(Stored data entries)
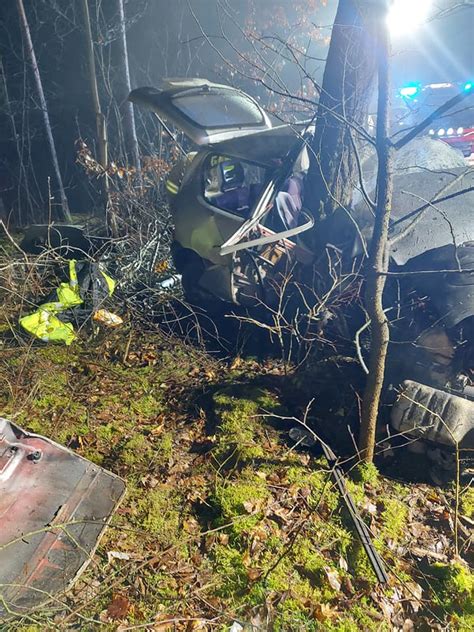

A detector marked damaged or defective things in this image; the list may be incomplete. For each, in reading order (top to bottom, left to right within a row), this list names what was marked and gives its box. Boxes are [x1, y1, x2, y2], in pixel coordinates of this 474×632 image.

crashed car body [130, 79, 474, 472]
wrecked car [130, 78, 474, 474]
rusty metal car part [0, 418, 126, 620]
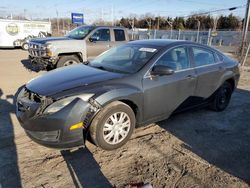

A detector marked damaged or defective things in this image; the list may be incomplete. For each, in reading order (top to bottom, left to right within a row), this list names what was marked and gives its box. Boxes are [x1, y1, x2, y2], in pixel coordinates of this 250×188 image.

damaged front bumper [15, 89, 99, 149]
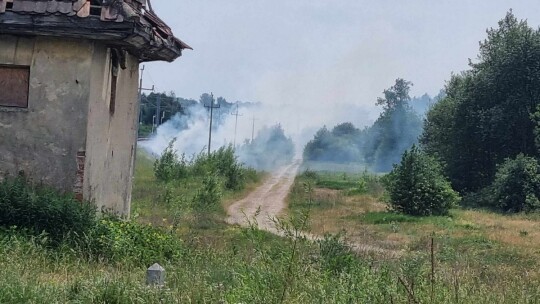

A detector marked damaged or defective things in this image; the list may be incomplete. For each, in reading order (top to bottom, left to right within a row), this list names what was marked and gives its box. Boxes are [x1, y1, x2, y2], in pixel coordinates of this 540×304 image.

damaged roof [0, 0, 191, 62]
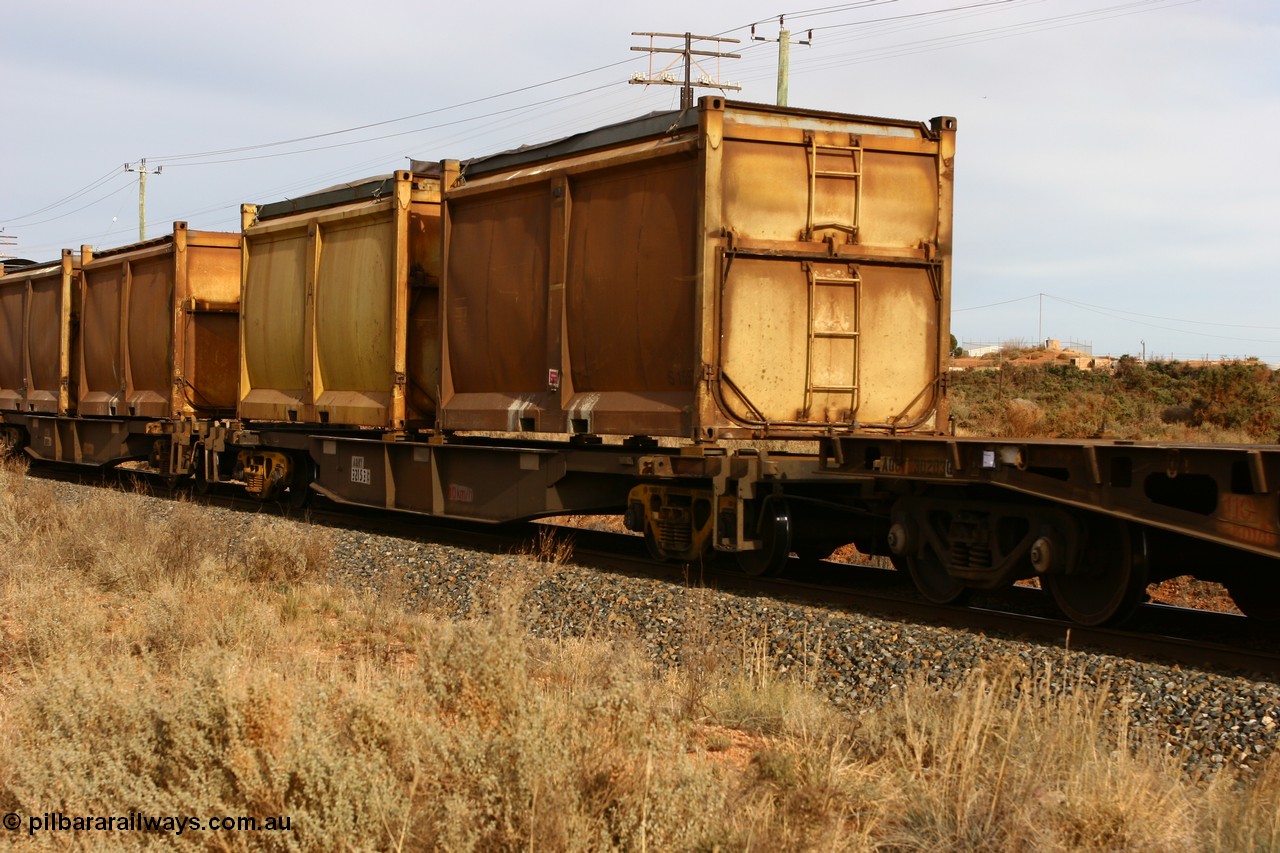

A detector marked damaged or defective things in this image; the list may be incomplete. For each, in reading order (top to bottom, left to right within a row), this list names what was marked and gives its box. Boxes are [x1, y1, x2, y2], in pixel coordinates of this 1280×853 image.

rusty shipping container [0, 247, 81, 412]
rusty shipping container [76, 220, 240, 417]
rusty shipping container [238, 170, 442, 427]
rusty shipping container [435, 97, 957, 438]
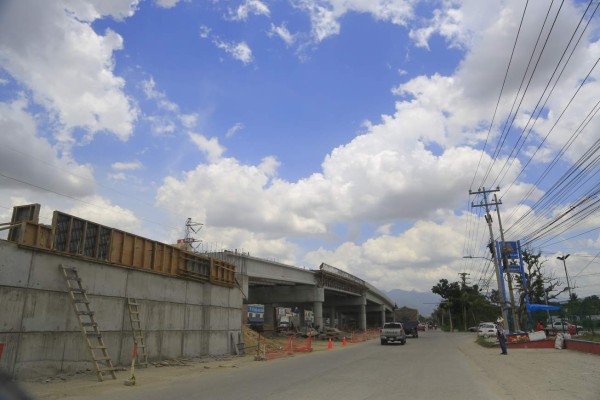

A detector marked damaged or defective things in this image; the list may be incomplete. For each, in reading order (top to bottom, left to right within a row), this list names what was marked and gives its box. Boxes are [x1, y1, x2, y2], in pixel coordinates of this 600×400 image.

rusty steel formwork [7, 205, 237, 286]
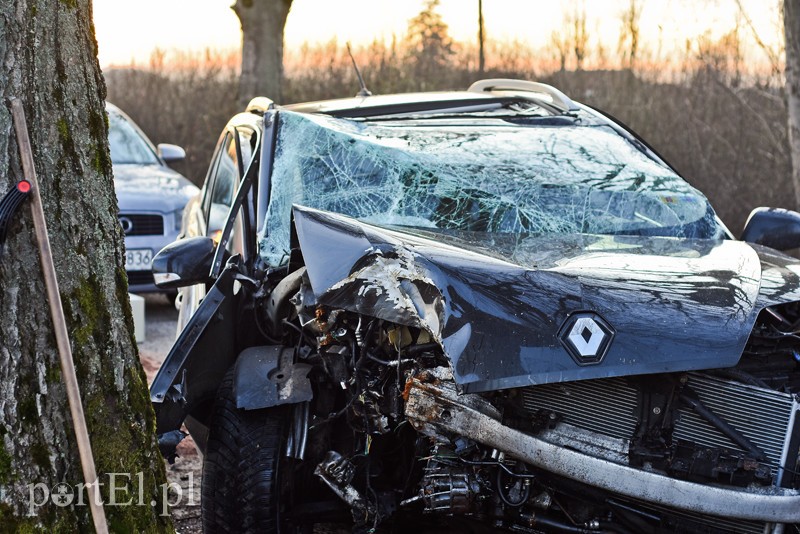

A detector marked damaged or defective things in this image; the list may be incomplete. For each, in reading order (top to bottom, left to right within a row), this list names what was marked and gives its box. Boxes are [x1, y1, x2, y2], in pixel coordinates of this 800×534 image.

crumpled hood [112, 163, 198, 214]
shattered windshield [258, 110, 724, 266]
crashed renault car [150, 80, 800, 534]
crumpled hood [294, 205, 800, 394]
damaged bumper [404, 378, 800, 524]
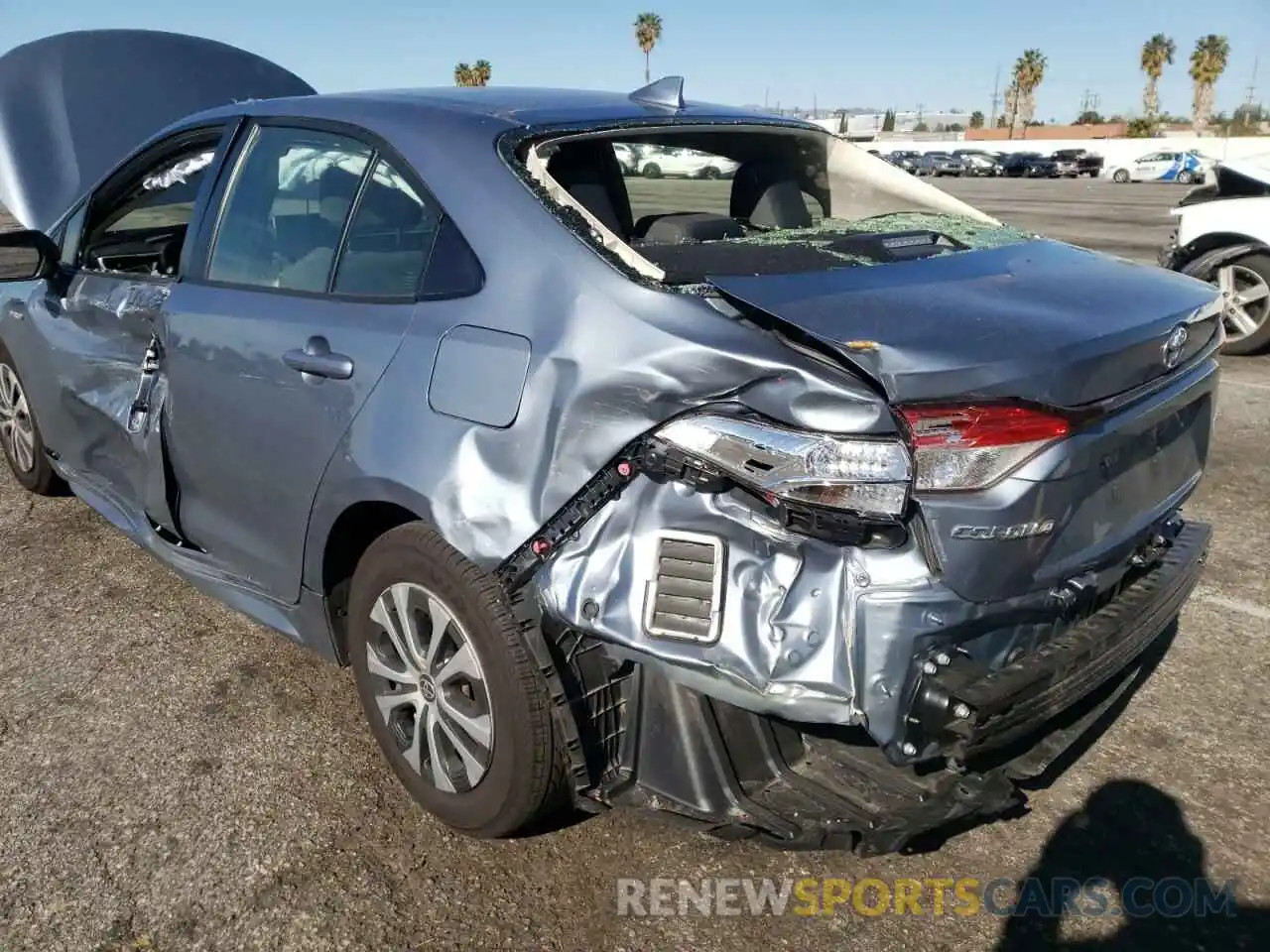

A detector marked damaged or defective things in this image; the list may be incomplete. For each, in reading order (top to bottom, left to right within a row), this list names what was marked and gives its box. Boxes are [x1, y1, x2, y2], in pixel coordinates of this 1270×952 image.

crumpled trunk lid [0, 30, 316, 232]
crumpled trunk lid [714, 240, 1222, 407]
broken tail light [655, 415, 913, 520]
broken tail light [893, 403, 1072, 492]
crushed rear bumper [548, 520, 1206, 857]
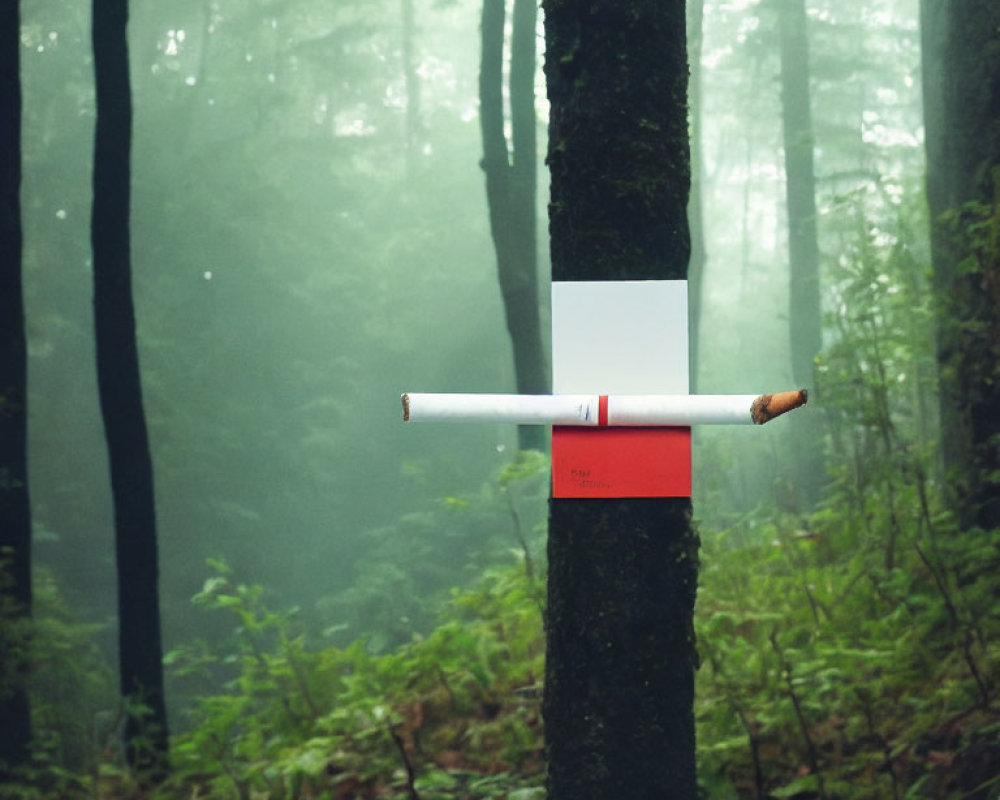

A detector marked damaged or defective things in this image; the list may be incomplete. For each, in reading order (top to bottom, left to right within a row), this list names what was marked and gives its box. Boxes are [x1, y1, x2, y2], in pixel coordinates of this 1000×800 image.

broken cigarette [398, 390, 804, 424]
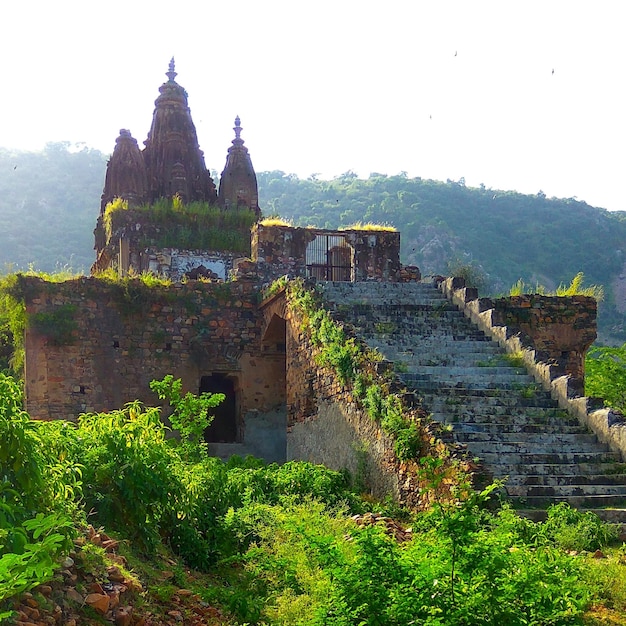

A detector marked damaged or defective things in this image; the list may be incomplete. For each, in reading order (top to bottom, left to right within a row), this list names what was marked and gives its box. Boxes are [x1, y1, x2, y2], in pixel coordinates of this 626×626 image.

rusty iron gate [306, 233, 352, 280]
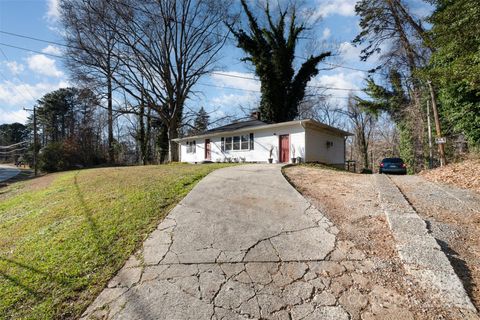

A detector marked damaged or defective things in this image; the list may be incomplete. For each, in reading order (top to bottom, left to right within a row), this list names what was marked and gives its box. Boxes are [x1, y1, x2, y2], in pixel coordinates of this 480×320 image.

cracked concrete driveway [82, 165, 348, 320]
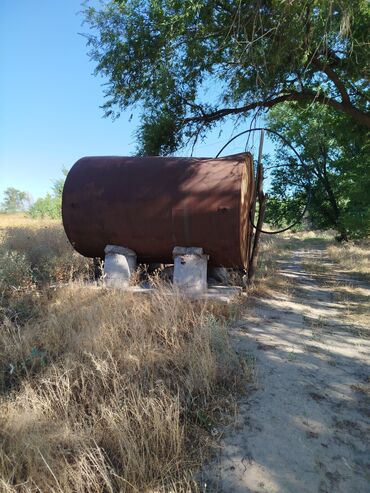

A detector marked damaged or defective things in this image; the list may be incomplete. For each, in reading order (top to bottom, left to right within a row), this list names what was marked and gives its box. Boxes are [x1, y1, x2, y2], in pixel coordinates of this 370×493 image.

large rusty metal tank [62, 155, 254, 268]
rusty metal surface [62, 154, 256, 270]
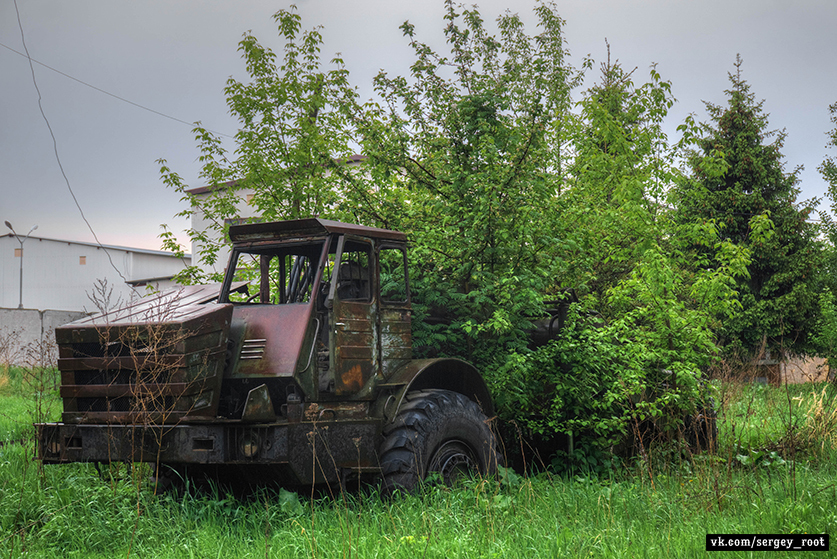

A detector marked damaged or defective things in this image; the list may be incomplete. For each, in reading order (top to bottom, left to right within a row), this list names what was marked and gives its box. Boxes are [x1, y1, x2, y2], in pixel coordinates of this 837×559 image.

rusty tractor [36, 221, 500, 492]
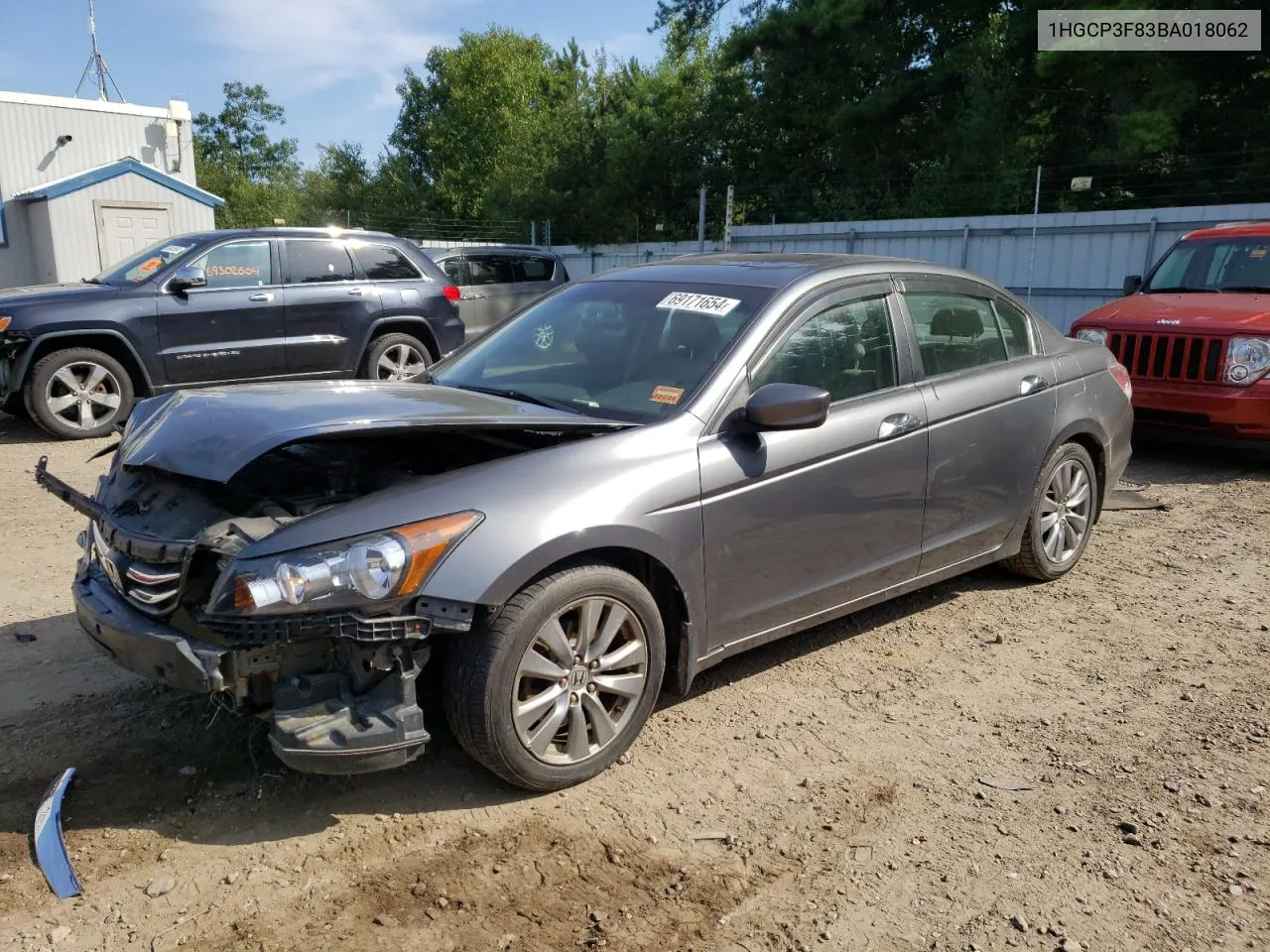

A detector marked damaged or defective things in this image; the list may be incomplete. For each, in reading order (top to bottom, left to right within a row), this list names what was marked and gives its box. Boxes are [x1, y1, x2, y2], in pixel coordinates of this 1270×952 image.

crumpled hood [1080, 290, 1270, 331]
crumpled hood [121, 381, 627, 484]
broken headlight [206, 512, 484, 619]
damaged gray sedan [37, 256, 1127, 793]
detached bumper piece [270, 647, 433, 774]
detached bumper piece [33, 766, 83, 900]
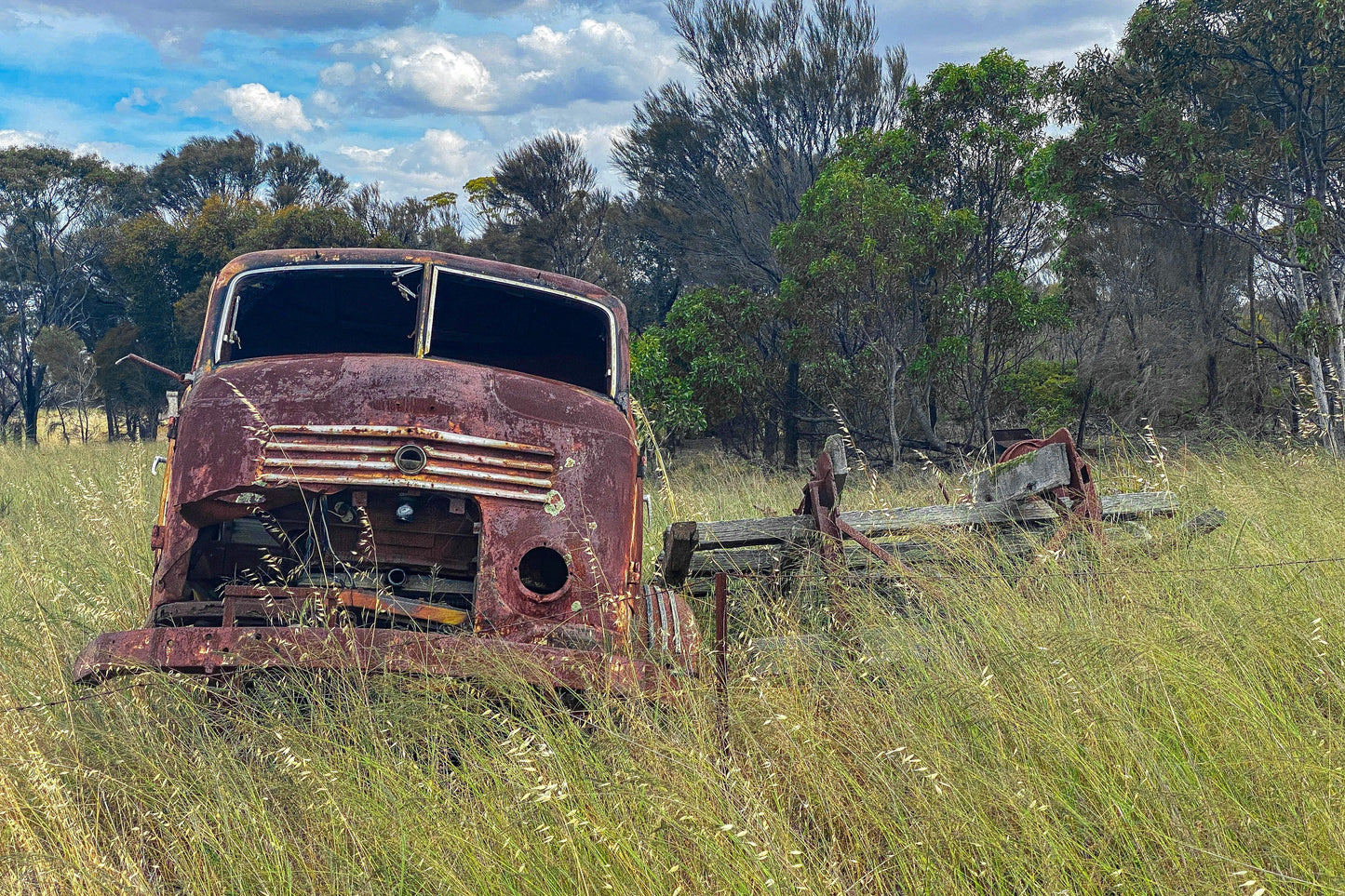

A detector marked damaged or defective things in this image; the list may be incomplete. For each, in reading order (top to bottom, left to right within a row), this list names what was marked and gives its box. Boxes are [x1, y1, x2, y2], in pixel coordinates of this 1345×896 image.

broken windshield [222, 264, 421, 363]
rusted abandoned truck [74, 251, 700, 692]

### Task brief
All lines starting at the one holding "this 1345×896 image." and ending at the last line above must be output exactly, and no other line may appear.

### Task result
A detector marked damaged or defective things in this image; the list may be incomplete. For each, in reading order (top to bottom, left to right within a row), this list names what was marked and gives its box. Boxes are [x1, y1, x2, y2], in pixel coordinates of this 1345×896 image.

broken windshield [222, 264, 421, 363]
rusted abandoned truck [74, 251, 700, 692]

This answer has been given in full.